When the player threw the ball, we had a whole set of keywords for all these weird moves you could do. Each move had its own rules associated with it. For example, if someone said “cherry bomb”, they would bounce the ball as hard as they could in your square, and then you had a count of ten to go recover it from wherever it had bounced off to. I’ll try and list as many of these move names as I can remember:
- cherry bomb
- baby bounces
- tea party
- bus stop
- black magic
- white magic
- mystery box
Anyway, my family would play four square every so often when we were together for a number of years, but gradually we switched over to doing the normal volley-style game. Over the summer of 2020, we had a lot of spare time, and we started playing it a little more often. What we quickly discovered, though, is that it was a lot easier to get three people together to play than four.
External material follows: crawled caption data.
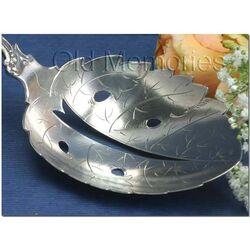 Flinke zilveren natfruitschep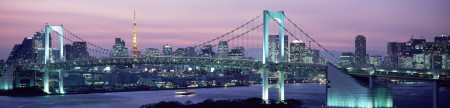 Rainbow Bridge with skyline in background at dusk, Tokyo, Japan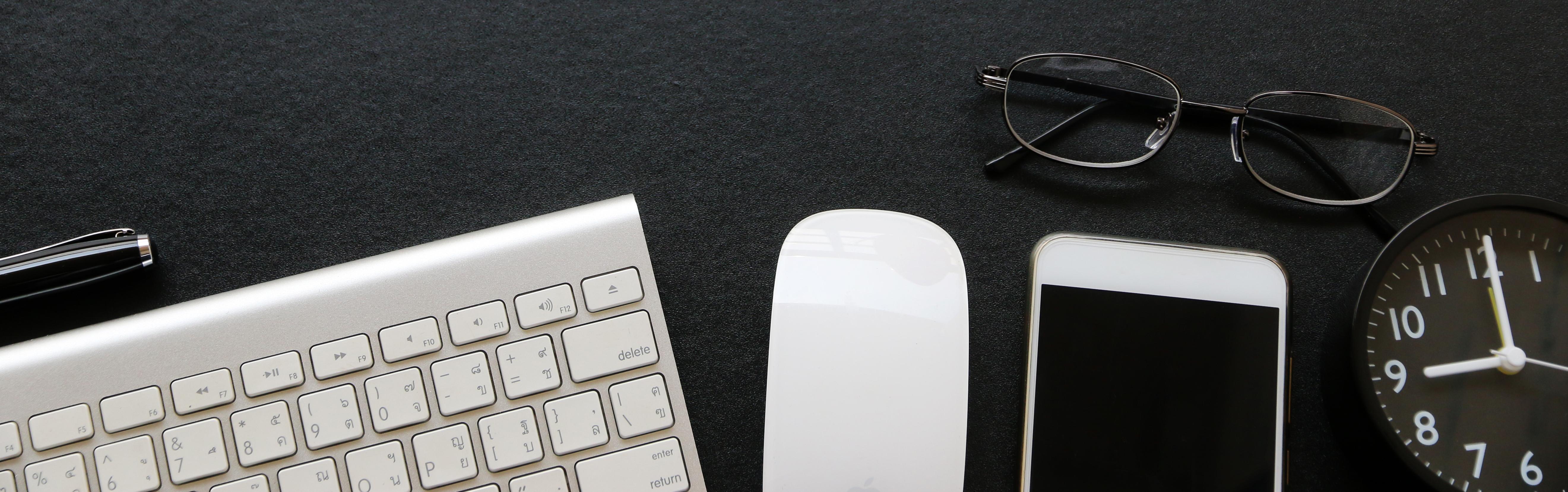 Tastatur, Maus, Smartphine, Uhr und Lesebrille liegen auf einem schwarzen Schreibtisch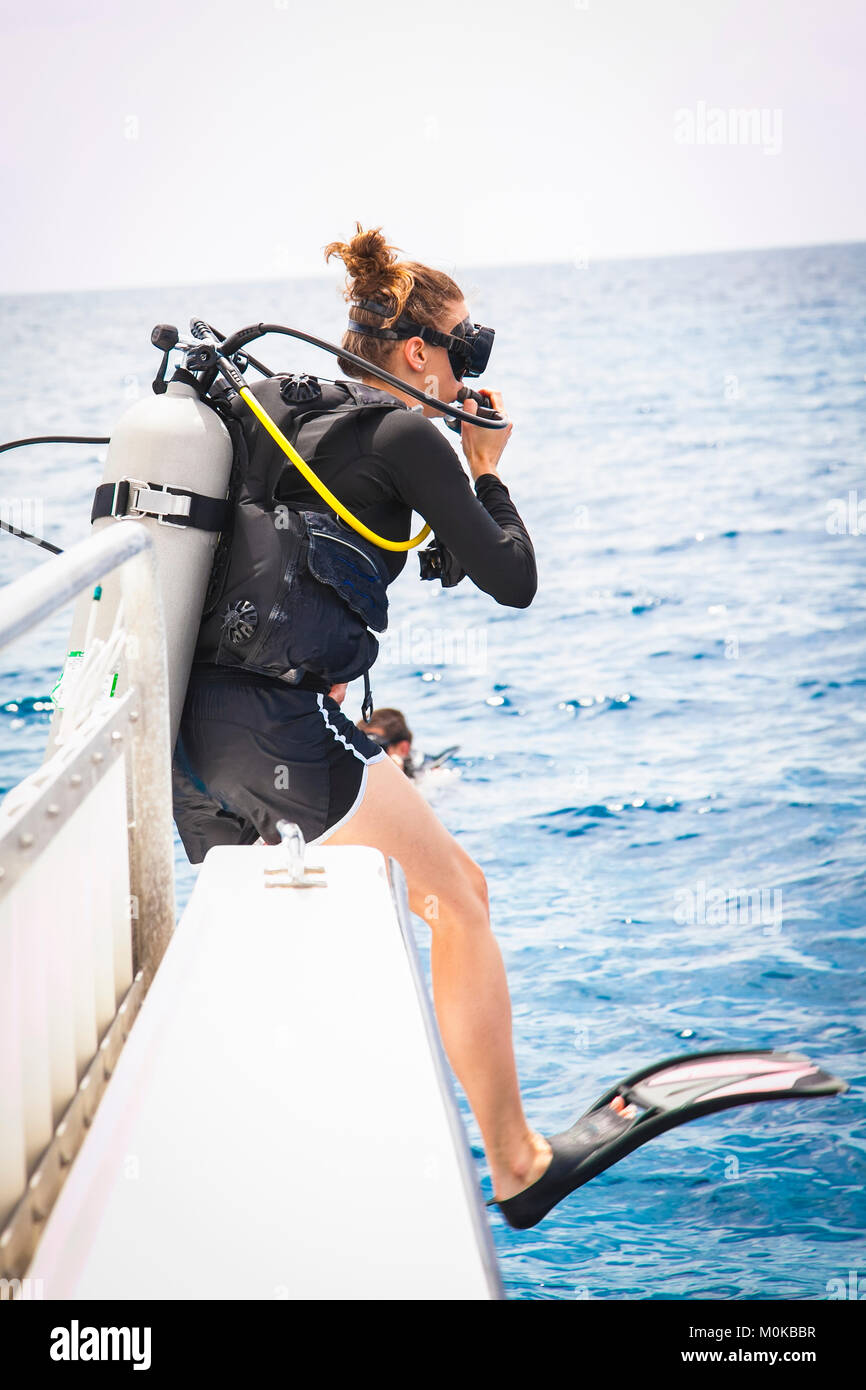 Female diver doing giant stride off dive boat; Negril, Jamaica - Stock Image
Usually what we’d do was just play in four squares but with one unoccupied.
At some point, I had the idea that instead of playing on a square court, we could adjust the court to better fit three players. I came up with the design for a hexagon-shaped court, split into three equal rhomboid regions. “Three rhombus” ended up leading to the elided name “thrombus”, which stuck despite also being the medical term for a blood clot.
I noticed that the center of the court was the hardest place to make a good call on whose space the ball had bounced in. So I added a 8–12″ radius circle in the center of the hexagon, with some special rules surrounding it. We took to calling this circle the “wallace”, the “walter”, or the “wilson”.
Normally in four square, if a player hits the ball and it bounces inside the court, it becomes “someone’s problem”. If it lands in the hitter’s space, they’re out. If it lands in someone else’s square, they are responsible for hitting it again, aiming to again hit somewhere outside their square but inside the court.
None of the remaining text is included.